### Исходный текст

Тем временем я катила за ней тележку, словно зомби. Я ненавидела магазин Pathmark в Северо-восточной Филадельфии. Для моей собственной мечты о загранице он стал настоящим кладбищем — обдавал могильным холодом и потусторонне светился. Шаркая по проходам, я чувствовала себя погребенной под грудами еды, лишенной теперь социальной власти и магии. В самом деле, кому нужны бананы по одиннадцать центов за пакет, если ими нельзя щегольнуть на проспекте Калинина? Отстояв четырехчасовую очередь, положить в дырчатую авоську и греться в лучах зависти? Что будет, если заменить окутанный героическим флером советский глагол «достать» банальным «купить» — термином, который в СССР редко использовался? Закупка в супермаркете была простым приобретением, лишенным нерва, драмы, ритуала. Где тут место блату, искусному социальному маневрированию, товариществу? Где место зависти и престижу? Успокаивающему запаху очереди — смеси пота и перегара? В Pathmark вообще ничем не пахло.
8
Cheerios — овсяные хлопья. Rice-A-Roni — полуфабрикат из макарон и риса. Velveeta — сыр.
Прожив в Филадельфии несколько недель, я начала подозревать, что веселые одноразовые коробки и пластиковые контейнеры, громоздящиеся на полках супермаркета, — завеса, скрывающая мрачную правду. Что американская еда — стесняюсь сказать — не так уж вкусна. Невкусным было печенье Pop-Tarts, которое мама подавала холодным и полусырым, потому что никто не сказал ей, что его поджаривают в тостере. И американские сосиски для хотдогов, кислые от нитратов. И уж точно — завернутые в пластик желтокожие куриные кусочки по тридцать девять центов. Теперь я тосковала по синюшным, запеленутым в «Правду» курам, которых Бабалла приносила из ведомственной столовой Госстроя. У тех были живописные когти, острые гребешки, грустные мертвые глаза и недощипанные перья. Бабушка опаляла их массивной зажигалкой, наполняя дом запахом паленой шерсти. Мы ели этих кур раз в месяц, это было дефицитное лакомство.
Когда Еврейская семейная служба перестала платить нам пособие, мама пошла прибирать дома в Филадельфии. Эту работу она объявила «очаровательной». Затем она нашла место в регистратуре больницы, куда приходилось добираться на трех автобусах. Ее смена начиналась в полдень, а домой мама возвращалась после десяти, когда я уже спала. Она тактично не рассказывала мне о том, как под дождем и ветром стояла на продуваемых остановках. Я, в свою очередь, не говорила, каково мне было приходить в пустую безобразную квартиру из жуткой начальной школы имени Луиса Фаррелла. Компанию мне составлял только черно-белый телевизор с зернистым экраном. Когда там появлялась Дина Шор, мне хотелось выть. Она была живым аналогом сэндвича с арахисовым маслом и джемом, который входил в мой бесплатный школьный завтрак беженки. Те же мягкость, фальшивое дружелюбие, белизна и неестественное приторное сочетание сахара и соли.

### Задания
1. На скольких автобусах, согласно исходному тексту, мама добиралась до больницы, где работала в регистратуре?
2. Подсчитайте строки записей, содержащие строку «path», и укажите только их число.

### Сохраненные записи
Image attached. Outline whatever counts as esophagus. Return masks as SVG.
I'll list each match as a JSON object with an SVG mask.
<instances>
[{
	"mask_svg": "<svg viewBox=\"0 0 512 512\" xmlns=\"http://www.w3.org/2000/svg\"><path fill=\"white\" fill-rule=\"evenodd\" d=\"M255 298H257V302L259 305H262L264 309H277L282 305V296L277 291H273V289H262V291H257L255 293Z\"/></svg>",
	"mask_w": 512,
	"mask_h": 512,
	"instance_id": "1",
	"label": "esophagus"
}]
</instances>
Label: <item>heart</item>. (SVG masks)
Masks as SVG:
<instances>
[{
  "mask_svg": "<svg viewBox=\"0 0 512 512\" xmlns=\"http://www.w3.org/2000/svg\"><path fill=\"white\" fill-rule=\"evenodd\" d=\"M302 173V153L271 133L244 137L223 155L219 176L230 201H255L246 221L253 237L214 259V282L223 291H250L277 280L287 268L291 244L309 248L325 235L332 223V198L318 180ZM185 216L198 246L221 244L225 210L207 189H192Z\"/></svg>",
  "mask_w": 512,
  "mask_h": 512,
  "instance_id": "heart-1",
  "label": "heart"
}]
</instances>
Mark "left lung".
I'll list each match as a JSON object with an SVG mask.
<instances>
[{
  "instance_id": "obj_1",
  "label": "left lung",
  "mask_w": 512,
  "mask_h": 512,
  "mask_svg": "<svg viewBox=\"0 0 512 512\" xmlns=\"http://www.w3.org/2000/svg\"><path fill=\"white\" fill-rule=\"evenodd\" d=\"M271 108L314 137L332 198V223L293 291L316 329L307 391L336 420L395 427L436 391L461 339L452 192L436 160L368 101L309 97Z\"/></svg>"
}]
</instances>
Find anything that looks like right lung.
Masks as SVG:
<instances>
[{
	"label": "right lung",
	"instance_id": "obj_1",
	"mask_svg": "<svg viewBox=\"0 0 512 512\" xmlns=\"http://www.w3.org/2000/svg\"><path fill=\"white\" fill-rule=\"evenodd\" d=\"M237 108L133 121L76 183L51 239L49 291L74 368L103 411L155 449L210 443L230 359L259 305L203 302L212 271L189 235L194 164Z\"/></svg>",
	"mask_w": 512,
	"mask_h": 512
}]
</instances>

### Ответы
1. На трех автобусах.

2. 4